Former UN economist Dr. Graciana del Castillo (Rebuilding War-Torn Countries, 2008) returns with a study on Afghanistan designed for laymen. By placing modern Afghanistan in historical context, del Castillo’s timely and intricate book is able to explicate the various causes of its current imbalances, as well as provide a possible program for a brighter future.
Del Castillo’s project has a personal edge. The author visits and falls in love with Afghanistan just weeks before the 1978 coup d’etat that renders it a steady pawn in the fight against communism. Early pages have the feel of a travelogue, as she meditates upon the historical and social forces that shaped the once-peaceful agrarian nation. The love she describes feeling for the country and its people is palpable and moving.
The bulk of the work, though, is devoted to exploring what went wrong across decades of war, and what course corrections might be made as Afghanistan plans its future. Historical chapters are linear, sophisticated, and illuminating, drawing upon del Castillo’s economic expertise to reveal the long-term consequences of swift political actions. Concentration may be required for full appreciation of her involved fiscal explorations, but the effort is worthwhile.

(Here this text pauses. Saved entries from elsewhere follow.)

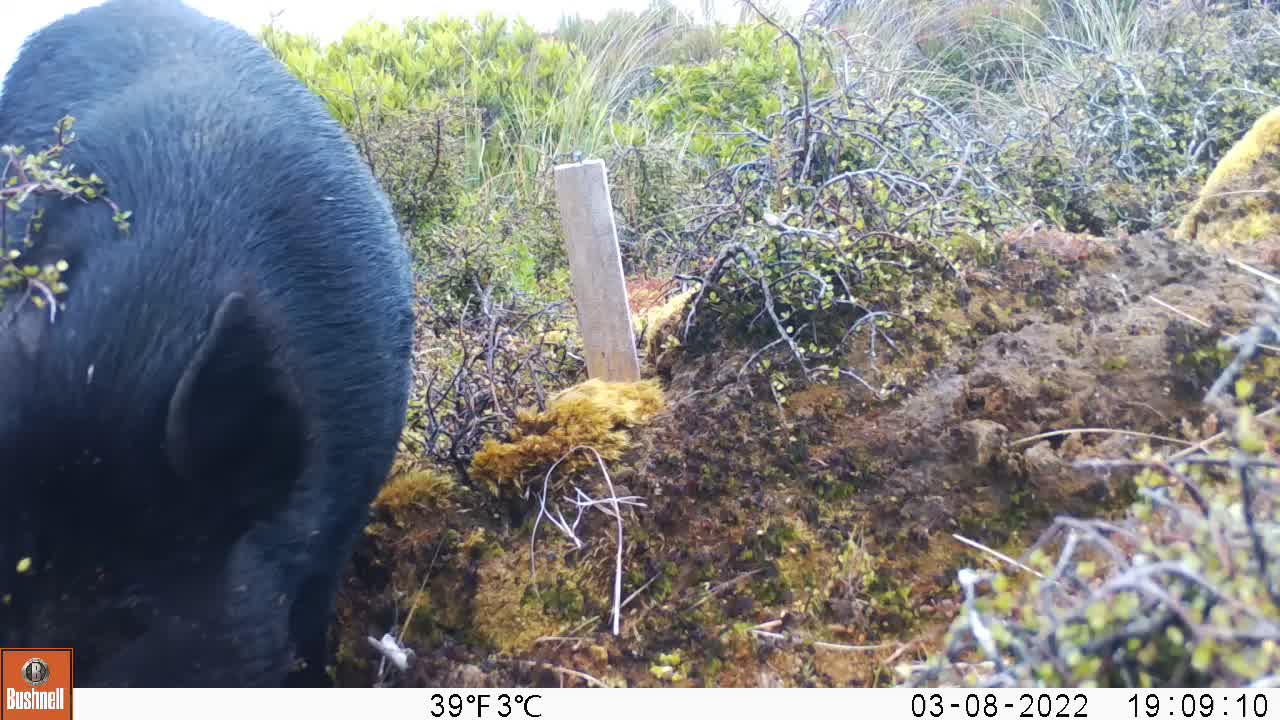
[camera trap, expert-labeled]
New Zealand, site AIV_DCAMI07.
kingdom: Animalia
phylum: Chordata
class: Mammalia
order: Artiodactyla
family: Suidae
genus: Sus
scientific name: Sus scrofa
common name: pig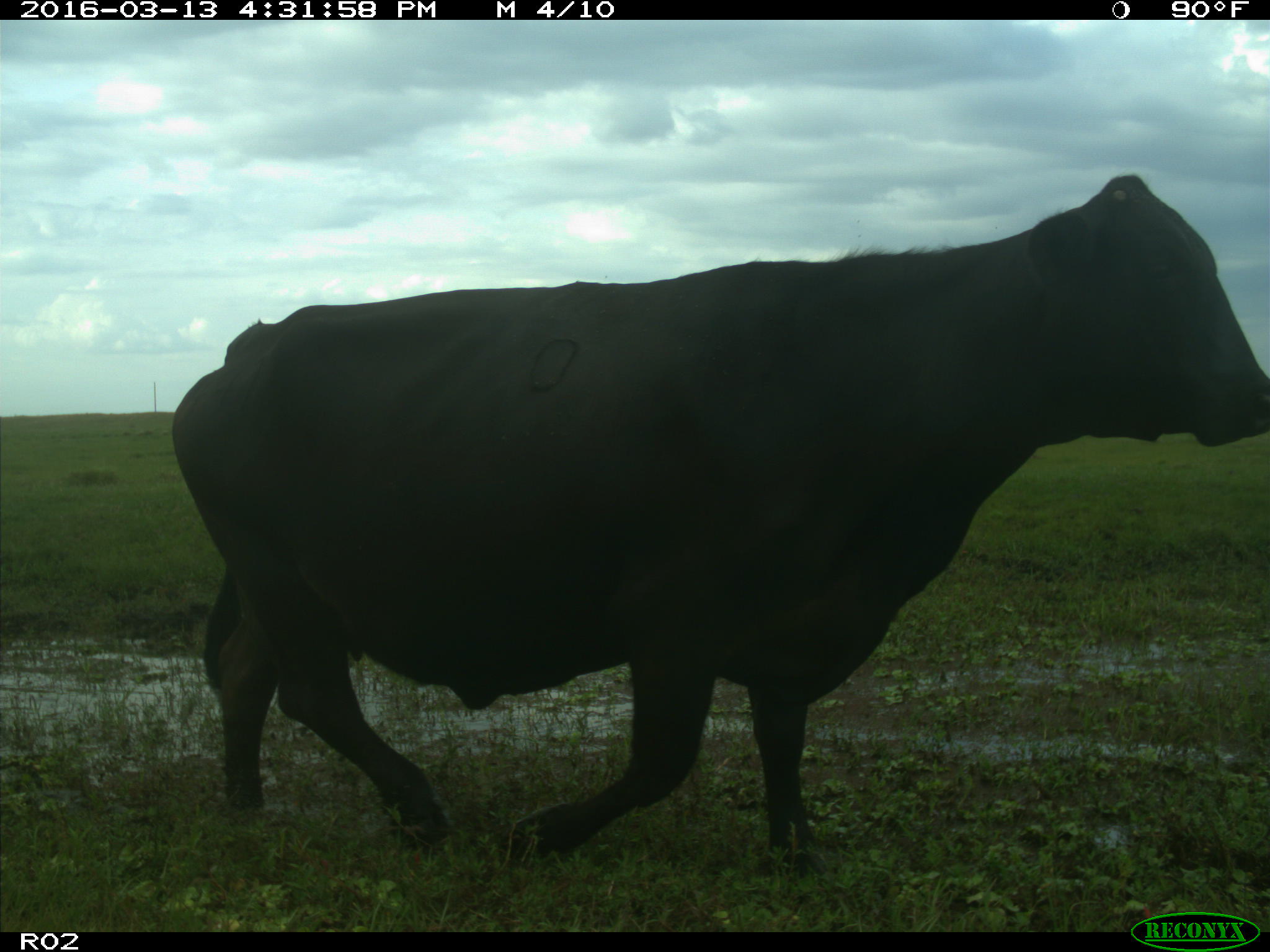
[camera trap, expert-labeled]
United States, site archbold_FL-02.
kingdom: Animalia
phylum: Chordata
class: Mammalia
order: Artiodactyla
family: Bovidae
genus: Bos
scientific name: Bos taurus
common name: domestic cow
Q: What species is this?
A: Bos taurus (domestic cow).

Tracing Afghanistan’s descent into political chaos in the last half of the twentieth century, these chapters show that international involvement created deep-seated economic dependencies. Del Castillo’s comprehensive and detailed explorations of outside forces acting upon Afghanistan cover the decades in which the nation lived with civil wars financed on one side by the Soviet Union, with opposition forces receiving support from the United States. The book shows how the Taliban took root in a nation that once evaded hints of theocratic rule, and helps to better explain the international complicity in its rise to power.
So, too, are post-9/11 activities critiqued, primarily for their focus on overhauling Afghanistan’s political system rather than creating interim economies of peace and reconstruction. Del Castillo reveals that the international community, against the advice of experts, neglected to learn from past interventions, and details failed policies of “reconstruction.”

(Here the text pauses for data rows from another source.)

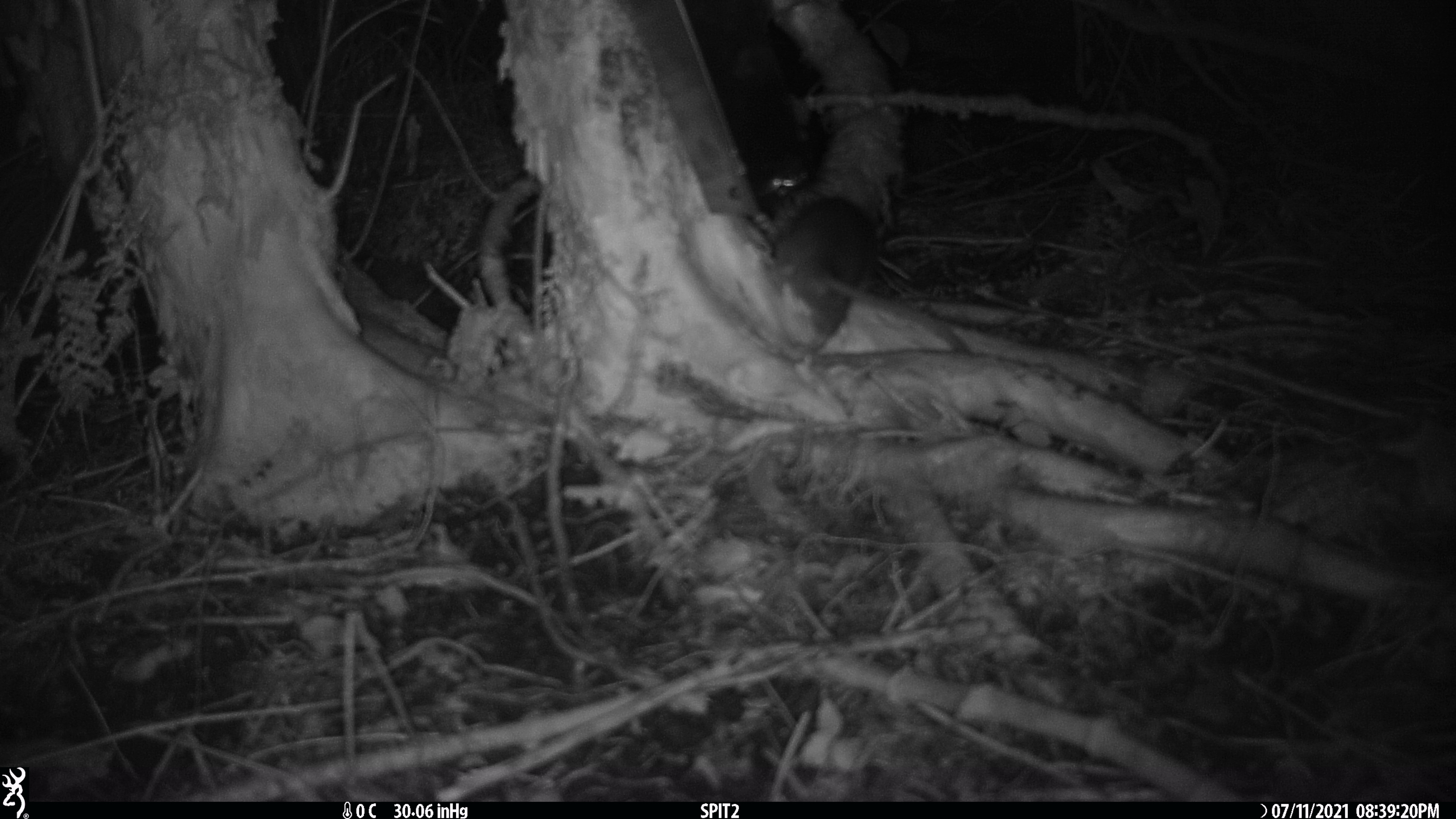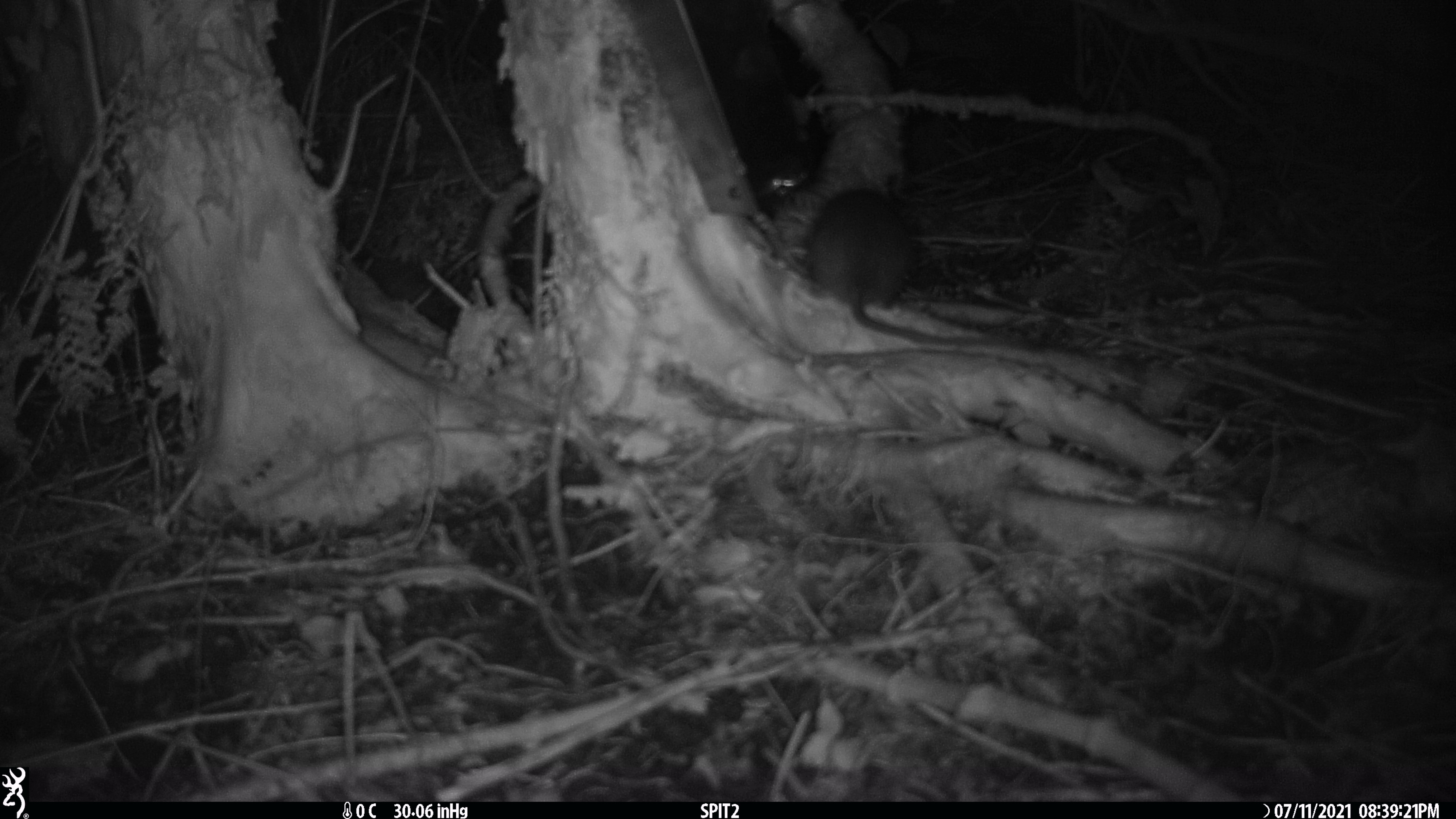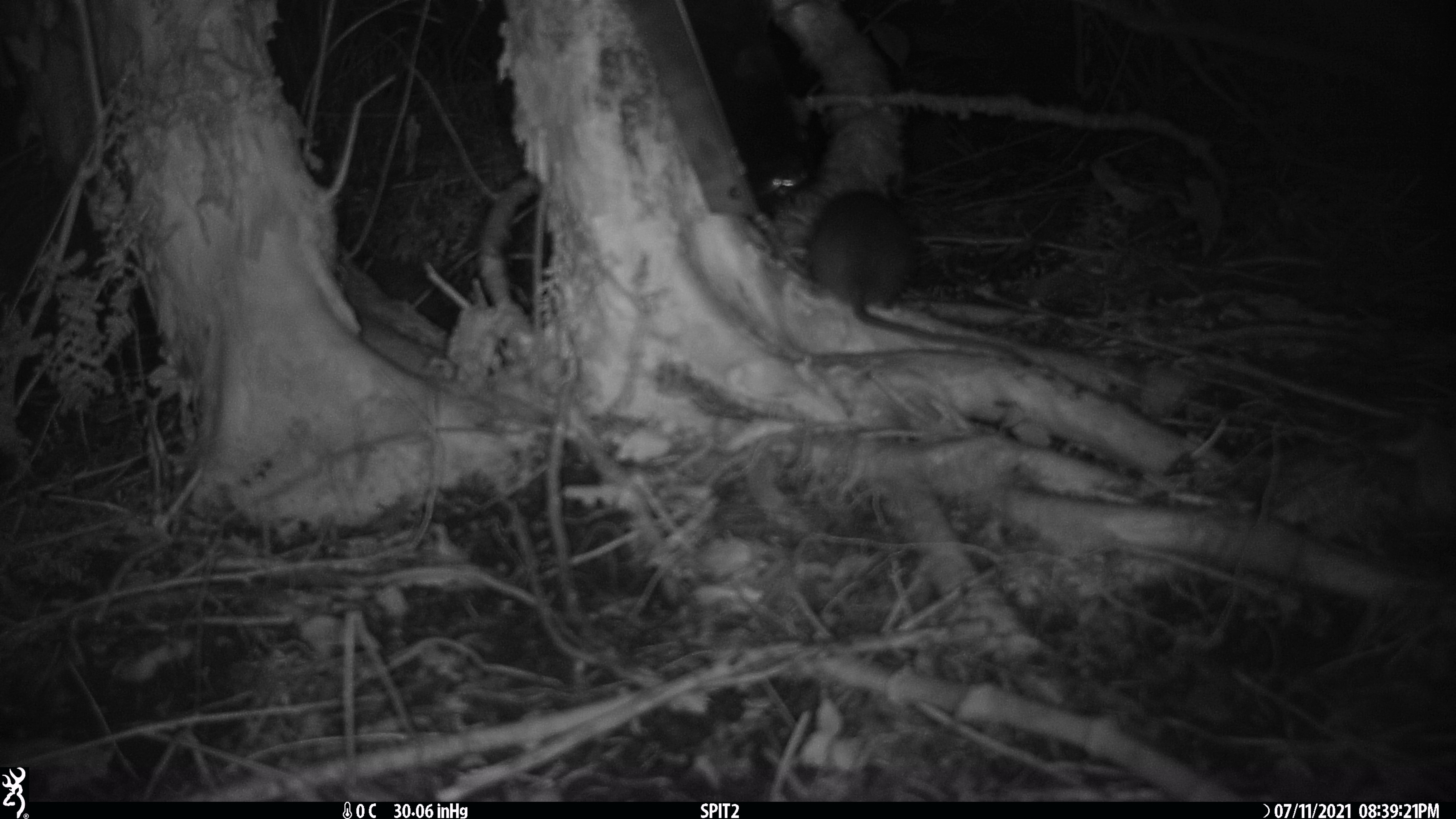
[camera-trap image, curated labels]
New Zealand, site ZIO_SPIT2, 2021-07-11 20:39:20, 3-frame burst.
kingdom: Animalia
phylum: Chordata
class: Mammalia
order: Rodentia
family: Muridae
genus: Rattus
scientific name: Rattus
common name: rat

Returning to Afghanistan in 2011, the author once again shows the growing nation through her eyes. Gone are formerly bucolic scenes, despite pockets of agricultural renewal. Emergent are buildings designed to withstand blasts or abandoned for their impracticality. The contrast is stark. The images del Castillo shares are, in and of themselves, enough to persuade that foreign actors have failed to comprehend the nation’s needs.
With the dual authority of a scholar and an inner-circle observer, del Castillo adds needed dimension to understandings of Afghanistan, and of the implications that impending U.S. withdrawal will carry. She estimates costs in the trillions and predicts continued political turmoil. Her advised program for course correction—which begins with simply considering the nation’s specific needs before acting—is compelling, if impossible to implement without cooperation.
Readers interested in sustainable peace may find themselves wishing for the coordination she proposes. A history that recognizes human failings and offers reflective, illuminating alternative possibilities, this book is essential reading for all who wish to better understand the roots of, and ramifications following, the conflicts in Afghanistan.